Damn I really liked that. LT11 steppin’ up their game. What a crazy looking route and baller send.
Route looks rad. I’m a little surprised at the footage of the pre-placed gear on china doll, seems like you might as well clip the bolts?
I am really suprised to see mayan do something this ridiculous. Trad leading a sport climb on preplaced gear is ridiculous, unimpressive, and just plain arrogant and damaging.
It is riducous and unimpressive because.. well whats the point of climbing it with preplaced cams?? Unless you suck at placing gear and preplace a bunch of mank into the crack, this is exactly the same as climbing it on bolts. Furthermore, its not really more pure, since she probably used the bolts to get the gear up there to begin with. Even if not, the mere presense of the bolts presents her with a way to escape if she got skeched for some reason.
Also, doing shit like this is a quick way to possibly deface an already bolted route. The rock has already been permanently altered with bolts, why possibly add to the damage with a big old stuck cam or nut, or worse, break a handhold by stuffing a cam inside it?
Mike Patz did this, placing gear, years ago. Called it 5.14R and it was documented in the extras of “The Sharp End” DVD. Short of a deathfall potential even with perfect gear (like the recently bolted Shanti offwidth), bolting cracks is considered really bad form. Its a good watch that explains the concept, at the end even the first ascentionist says “man, its awesome to see that it goes like that, it takes to to that next level, where it short be. hell, take the bolts out”. Also, is this the standard or the full extension? The standard is bolted, the extension is a trad only rig, and ought stay that way:
To preface, I don’t think Mayan doing the route with preplaced pro needs to be justified at all – she can do whatever she wants, and i don’t see why someone having placed bolts should prevent her from climbing the route in a style she likes – even if it’s not the style of the FA. reminds me of the video of arnaud petit doing black bean in ceuse on gear. that’s on limestone, no less, but god damn if that is not one of the coolest videos i’ve ever seen.

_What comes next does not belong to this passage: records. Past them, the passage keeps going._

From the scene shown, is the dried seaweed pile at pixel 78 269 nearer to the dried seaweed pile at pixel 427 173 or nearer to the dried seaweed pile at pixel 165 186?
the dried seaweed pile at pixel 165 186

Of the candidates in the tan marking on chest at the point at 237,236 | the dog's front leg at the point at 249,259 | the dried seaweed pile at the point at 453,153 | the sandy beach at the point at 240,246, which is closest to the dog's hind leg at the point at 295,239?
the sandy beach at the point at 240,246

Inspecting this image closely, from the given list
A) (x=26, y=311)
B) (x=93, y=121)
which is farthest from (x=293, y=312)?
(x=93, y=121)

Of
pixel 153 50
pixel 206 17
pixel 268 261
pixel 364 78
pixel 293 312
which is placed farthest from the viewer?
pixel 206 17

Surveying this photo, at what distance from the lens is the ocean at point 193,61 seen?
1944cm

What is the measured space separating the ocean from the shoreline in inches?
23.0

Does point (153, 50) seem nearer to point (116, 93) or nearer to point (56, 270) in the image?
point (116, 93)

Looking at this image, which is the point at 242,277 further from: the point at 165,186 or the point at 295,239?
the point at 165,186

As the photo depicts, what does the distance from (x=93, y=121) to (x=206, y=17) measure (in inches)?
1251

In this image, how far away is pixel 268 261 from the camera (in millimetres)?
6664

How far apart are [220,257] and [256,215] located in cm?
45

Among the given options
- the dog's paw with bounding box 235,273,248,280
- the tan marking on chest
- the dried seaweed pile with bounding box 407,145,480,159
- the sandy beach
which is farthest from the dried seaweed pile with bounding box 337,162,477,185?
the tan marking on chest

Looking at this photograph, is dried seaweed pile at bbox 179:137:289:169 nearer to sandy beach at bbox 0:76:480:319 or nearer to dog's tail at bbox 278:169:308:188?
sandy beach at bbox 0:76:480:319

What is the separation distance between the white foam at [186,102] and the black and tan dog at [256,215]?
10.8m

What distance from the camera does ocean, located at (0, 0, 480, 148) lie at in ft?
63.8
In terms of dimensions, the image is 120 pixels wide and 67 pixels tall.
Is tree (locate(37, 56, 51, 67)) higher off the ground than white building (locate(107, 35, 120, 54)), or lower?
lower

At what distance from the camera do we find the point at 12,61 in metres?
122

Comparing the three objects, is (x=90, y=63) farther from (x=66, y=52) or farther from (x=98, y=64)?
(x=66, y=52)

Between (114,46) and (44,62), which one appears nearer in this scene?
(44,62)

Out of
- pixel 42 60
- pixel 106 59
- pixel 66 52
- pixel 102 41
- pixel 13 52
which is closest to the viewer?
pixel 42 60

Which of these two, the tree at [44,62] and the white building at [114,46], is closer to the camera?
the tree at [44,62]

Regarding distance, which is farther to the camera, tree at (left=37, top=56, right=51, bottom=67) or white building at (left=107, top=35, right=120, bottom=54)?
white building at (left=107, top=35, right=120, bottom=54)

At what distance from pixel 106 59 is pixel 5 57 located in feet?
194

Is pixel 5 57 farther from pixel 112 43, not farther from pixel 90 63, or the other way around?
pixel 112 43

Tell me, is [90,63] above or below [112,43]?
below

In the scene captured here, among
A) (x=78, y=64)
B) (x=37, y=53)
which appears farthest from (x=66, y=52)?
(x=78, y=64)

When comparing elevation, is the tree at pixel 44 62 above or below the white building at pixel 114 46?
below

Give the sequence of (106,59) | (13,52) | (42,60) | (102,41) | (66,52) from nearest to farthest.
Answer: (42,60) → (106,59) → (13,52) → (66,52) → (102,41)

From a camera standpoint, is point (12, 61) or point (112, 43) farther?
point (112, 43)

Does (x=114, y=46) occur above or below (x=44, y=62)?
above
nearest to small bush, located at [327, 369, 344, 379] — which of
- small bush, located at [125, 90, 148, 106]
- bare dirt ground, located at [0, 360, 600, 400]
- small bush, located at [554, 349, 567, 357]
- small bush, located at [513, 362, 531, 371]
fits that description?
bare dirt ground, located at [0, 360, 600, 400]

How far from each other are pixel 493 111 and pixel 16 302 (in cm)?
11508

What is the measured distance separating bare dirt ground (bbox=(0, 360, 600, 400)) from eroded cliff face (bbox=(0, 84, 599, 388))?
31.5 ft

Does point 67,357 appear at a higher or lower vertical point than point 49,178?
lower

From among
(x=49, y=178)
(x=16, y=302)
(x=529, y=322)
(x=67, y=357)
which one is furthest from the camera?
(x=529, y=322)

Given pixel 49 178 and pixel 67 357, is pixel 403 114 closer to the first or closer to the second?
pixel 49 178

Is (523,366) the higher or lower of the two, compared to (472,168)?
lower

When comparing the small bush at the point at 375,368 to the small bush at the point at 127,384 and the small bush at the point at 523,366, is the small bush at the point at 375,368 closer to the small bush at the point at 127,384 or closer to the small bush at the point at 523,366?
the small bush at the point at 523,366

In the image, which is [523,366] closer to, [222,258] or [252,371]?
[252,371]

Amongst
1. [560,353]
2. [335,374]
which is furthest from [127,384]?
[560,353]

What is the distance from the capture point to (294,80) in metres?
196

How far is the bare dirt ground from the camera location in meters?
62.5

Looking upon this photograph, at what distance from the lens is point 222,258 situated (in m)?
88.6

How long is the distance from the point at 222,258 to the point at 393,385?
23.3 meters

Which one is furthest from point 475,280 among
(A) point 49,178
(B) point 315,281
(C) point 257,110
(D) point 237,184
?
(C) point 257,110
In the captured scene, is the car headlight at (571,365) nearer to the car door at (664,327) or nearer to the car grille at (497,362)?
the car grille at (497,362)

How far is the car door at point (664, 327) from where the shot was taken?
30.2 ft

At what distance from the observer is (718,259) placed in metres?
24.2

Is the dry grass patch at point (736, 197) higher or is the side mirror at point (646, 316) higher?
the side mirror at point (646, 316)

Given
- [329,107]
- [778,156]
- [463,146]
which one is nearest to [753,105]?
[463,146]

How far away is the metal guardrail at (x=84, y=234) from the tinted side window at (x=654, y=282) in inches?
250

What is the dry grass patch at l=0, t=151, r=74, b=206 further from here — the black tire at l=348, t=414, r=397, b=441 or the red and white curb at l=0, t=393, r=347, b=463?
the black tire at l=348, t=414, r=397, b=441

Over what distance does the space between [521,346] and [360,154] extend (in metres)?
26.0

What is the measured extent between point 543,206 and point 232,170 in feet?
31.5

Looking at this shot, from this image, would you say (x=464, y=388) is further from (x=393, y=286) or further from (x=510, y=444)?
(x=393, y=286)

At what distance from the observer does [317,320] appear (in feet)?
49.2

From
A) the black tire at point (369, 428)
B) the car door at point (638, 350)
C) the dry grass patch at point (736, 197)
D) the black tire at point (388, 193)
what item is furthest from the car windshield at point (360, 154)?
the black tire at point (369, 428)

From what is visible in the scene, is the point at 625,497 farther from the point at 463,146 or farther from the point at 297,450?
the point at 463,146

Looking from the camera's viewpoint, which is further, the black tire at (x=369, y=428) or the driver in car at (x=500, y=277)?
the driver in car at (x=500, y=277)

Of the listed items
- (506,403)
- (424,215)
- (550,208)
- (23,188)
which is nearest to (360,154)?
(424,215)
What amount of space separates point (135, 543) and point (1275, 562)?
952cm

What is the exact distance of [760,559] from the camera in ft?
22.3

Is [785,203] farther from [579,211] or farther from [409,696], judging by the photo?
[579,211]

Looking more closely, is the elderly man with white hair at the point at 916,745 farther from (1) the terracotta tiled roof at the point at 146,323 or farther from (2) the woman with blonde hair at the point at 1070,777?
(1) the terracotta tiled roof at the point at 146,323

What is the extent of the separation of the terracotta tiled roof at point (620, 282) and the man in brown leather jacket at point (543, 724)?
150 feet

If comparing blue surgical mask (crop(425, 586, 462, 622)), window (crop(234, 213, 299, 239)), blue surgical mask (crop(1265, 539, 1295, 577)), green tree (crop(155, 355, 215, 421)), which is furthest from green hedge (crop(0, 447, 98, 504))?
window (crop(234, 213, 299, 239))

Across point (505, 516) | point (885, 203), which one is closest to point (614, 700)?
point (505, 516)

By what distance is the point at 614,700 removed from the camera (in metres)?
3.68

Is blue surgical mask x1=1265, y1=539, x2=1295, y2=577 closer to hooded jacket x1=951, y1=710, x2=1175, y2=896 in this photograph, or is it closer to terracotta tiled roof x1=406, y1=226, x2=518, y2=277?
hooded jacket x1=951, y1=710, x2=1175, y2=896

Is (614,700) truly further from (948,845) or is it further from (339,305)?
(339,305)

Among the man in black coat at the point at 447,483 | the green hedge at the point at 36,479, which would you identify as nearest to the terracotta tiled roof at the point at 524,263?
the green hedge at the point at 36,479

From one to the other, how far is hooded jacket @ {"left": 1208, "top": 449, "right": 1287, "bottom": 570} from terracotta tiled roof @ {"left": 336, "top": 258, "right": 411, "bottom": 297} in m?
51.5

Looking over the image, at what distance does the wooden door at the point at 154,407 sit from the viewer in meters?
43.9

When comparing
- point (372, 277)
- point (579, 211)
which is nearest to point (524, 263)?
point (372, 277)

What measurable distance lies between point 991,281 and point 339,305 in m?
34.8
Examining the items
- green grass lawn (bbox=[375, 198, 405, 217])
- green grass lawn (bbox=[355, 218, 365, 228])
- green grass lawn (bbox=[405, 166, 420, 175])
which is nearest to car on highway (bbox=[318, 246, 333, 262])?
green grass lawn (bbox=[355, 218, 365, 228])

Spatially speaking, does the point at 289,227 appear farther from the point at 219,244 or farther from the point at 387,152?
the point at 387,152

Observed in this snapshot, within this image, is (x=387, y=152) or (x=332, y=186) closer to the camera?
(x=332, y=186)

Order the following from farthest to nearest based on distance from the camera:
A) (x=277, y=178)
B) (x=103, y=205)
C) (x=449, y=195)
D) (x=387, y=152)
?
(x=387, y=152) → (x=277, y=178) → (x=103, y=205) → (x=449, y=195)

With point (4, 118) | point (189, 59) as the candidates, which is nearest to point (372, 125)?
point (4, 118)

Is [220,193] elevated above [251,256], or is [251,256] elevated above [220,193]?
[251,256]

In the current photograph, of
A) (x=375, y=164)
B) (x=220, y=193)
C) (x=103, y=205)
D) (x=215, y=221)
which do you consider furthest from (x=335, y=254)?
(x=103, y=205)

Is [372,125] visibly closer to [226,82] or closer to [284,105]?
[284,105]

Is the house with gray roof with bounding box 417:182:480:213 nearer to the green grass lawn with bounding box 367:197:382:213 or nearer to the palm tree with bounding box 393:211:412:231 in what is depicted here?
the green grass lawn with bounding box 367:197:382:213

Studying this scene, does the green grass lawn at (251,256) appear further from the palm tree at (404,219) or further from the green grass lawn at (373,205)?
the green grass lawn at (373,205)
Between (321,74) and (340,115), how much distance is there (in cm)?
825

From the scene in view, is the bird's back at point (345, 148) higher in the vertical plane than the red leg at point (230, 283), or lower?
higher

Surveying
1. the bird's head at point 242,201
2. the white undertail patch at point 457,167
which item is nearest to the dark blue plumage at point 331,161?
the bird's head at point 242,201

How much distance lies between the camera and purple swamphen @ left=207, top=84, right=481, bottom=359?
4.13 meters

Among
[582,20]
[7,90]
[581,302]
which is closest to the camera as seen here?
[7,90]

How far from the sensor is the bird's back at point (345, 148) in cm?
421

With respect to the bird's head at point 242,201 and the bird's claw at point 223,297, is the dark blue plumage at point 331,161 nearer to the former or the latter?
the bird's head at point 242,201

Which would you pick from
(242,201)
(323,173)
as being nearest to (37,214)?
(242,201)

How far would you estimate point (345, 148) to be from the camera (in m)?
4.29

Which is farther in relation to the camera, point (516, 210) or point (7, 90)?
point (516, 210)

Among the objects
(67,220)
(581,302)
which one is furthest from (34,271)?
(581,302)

SO despite thinking guidoprincess is wrong in principle, it appears she may also be wrong on a more objective level. From the wikipedia page on Mount Arapiles: “There is a strong tradition dating to the ’80s of bringing the route down to your level, and it is now commonplace to rap in and pre-place gear.” granted, the wording there is a bit bizarre, and wiki may be a dubious source. but at least there seems to be some evidence that mayan’s send is well within the ethic of the local area, so in short, princessguido’s confusingly negative post is a bunch of baloney
Great. im glad you cleared that one up. Now, since I can climb in whatever style I want, and bolting traditionally protected routes is bad forum, I am off to hangdog up your project at the Red River Gorge, ductape hooks to the fragile crimps on the way down, and start taking good old fashioned whippers! Who cares if I used the bolts to get up there in the first place, or that its a fragile route that im going to blow apart, its all about good style right?
Guido – no disrespect, but you are not a nice person.
Dang…with all of those ticks on PITG, you’d think she really was in a gym.
Did I see a pink tick mark? Putting colored tape next to the good holds would be easier to remove.
The local ethic at Araps is the harder routes are mostly done with fixed (cause it’s never coming out) or preplaced gear. The pink tick mark is a piece of tape. Placed there by one of the Aussie girls working the route .
that video was very inspiring… I hate to be the one to ask this question, but how hold is myan?